The usual RAG answer is to chunk the reports, embed the chunks, and retrieve the nearest passages. That helps with access. It does not solve structure. It does not know whether “overseas expansion” is a strategic action, whether “capacity adjustment” belongs to supply, whether a margin improvement is tied to automation, or whether a statement is a stable attribute or a time-sensitive event.

FinKario’s useful move is to treat those distinctions as architecture.

FinKario splits financial knowledge into what changes slowly and what moves the market

The system constructs a dual financial knowledge graph from equity research reports. The first part is an Attribute Graph. This captures relatively stable company-level information: stock ticker, exchange, industry, rating, current price, market capitalisation, target price, major shareholders, risk assessment, key products, and research institution. These attributes are not necessarily permanent, but they behave more like background context than trading events.

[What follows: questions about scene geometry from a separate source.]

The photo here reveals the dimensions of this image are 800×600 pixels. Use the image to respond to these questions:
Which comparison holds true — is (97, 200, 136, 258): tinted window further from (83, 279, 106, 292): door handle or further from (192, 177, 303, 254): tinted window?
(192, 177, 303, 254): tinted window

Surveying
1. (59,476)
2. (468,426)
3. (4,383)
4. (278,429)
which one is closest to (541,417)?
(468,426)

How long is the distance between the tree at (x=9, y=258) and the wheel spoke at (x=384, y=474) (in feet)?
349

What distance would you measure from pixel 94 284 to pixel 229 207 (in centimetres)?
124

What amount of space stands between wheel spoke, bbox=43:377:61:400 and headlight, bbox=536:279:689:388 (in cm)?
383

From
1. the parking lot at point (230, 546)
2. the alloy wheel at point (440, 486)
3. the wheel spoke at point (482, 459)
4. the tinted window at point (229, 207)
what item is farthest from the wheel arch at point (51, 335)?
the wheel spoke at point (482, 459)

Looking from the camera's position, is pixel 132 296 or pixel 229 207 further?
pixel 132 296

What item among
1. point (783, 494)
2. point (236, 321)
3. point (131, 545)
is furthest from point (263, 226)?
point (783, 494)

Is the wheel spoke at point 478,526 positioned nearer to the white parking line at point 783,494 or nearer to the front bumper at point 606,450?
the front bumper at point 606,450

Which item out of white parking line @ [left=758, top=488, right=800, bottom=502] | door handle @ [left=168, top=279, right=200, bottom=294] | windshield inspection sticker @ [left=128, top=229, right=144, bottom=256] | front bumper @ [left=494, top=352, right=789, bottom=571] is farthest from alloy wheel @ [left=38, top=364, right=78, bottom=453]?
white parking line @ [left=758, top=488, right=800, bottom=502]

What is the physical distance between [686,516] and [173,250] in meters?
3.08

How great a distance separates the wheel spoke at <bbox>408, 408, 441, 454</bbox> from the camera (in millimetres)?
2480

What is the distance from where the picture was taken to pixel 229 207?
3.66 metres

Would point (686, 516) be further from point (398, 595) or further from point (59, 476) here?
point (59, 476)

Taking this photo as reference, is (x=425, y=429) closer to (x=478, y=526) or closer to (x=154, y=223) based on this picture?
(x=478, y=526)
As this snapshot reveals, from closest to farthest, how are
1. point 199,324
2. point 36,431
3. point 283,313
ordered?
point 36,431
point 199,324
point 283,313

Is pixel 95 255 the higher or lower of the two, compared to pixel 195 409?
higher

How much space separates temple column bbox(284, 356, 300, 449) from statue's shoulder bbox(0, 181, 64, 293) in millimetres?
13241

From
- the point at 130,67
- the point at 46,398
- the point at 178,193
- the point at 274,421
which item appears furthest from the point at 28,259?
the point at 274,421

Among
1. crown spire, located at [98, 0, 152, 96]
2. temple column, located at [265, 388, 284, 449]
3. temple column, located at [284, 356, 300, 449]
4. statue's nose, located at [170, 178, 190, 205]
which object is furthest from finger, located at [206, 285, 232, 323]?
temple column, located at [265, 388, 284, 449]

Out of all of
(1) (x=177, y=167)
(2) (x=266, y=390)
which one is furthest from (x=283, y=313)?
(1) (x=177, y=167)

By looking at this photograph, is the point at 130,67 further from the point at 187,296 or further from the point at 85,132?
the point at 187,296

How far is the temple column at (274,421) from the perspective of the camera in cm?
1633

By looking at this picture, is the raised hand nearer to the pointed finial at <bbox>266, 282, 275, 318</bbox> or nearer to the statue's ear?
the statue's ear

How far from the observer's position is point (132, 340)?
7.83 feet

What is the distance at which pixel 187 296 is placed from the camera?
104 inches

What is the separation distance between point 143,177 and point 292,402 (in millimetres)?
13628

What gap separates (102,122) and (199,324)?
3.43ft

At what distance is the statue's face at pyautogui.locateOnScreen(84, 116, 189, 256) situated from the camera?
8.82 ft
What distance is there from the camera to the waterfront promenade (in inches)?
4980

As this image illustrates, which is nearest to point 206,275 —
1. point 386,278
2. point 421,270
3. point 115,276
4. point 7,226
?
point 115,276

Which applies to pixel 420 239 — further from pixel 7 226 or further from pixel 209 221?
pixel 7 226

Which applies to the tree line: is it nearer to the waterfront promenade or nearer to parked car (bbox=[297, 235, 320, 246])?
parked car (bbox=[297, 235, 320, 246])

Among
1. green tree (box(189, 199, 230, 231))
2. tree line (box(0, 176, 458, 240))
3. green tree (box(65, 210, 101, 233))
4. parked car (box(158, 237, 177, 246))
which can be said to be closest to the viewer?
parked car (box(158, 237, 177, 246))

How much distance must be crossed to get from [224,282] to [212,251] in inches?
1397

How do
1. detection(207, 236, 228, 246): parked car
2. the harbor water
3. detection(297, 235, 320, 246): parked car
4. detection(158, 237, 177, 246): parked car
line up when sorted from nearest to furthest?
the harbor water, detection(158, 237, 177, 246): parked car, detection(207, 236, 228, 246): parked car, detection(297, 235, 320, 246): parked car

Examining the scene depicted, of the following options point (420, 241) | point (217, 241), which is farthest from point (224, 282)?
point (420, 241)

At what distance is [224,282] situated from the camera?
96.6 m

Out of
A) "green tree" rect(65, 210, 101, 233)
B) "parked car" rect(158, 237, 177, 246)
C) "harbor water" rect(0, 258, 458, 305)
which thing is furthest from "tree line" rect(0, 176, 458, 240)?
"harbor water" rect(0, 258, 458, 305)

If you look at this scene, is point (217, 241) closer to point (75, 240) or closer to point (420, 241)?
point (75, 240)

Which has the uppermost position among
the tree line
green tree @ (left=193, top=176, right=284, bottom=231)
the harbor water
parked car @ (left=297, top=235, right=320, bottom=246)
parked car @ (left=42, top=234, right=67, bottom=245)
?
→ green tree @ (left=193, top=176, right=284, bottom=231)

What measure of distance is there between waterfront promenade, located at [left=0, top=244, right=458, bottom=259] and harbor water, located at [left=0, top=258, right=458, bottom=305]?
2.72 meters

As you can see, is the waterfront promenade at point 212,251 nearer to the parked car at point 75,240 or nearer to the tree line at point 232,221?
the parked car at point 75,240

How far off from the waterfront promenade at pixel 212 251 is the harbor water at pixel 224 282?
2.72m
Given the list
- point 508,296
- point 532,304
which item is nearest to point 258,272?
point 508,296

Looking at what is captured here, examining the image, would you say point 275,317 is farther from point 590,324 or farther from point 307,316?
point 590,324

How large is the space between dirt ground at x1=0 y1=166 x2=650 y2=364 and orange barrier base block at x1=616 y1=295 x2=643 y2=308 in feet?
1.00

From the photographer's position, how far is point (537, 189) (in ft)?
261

The second part is an Event Graph. This is where the paper becomes more interesting. The Event Graph captures drivers: supply, demand, revenue, efficiency and cost, strategic action, technology innovation, policy and regulation, and macro factors. These are the kinds of concepts analysts use when explaining why a company’s future may diverge from its past.

The architecture can be read as a simple distinction:

Layer	What it stores	Why it matters	Failure mode if missing
Attribute Graph	Company identity, industry, exchange, rating, market cap, target price, risk factors, key products	Provides stable context and entity grounding	The model may confuse entities, miss comparables, or reason without basic company scaffolding
Event Graph	Demand shifts, supply changes, earnings drivers, cost efficiency, strategic actions, technology innovation, policy, macro events	Captures time-sensitive causal signals	The model sees company facts but misses why expectations changed
FinKario-RAG	Retrieved subgraphs anchored by stock/date and expanded into related context	Turns the graph into usable decision context	The system falls back into ordinary chunk retrieval or isolated entity lookup

The paper reports that FinKario contains 305,360 entities, 9,625 relational triples, and 19 relation types. The entity count is large relative to the triple count, which is worth noticing. This is not a giant market-wide graph in the “tens of millions of triples” sense. Its claim is not maximum graph volume. Its claim is automated, event-aware, research-report-grounded structure.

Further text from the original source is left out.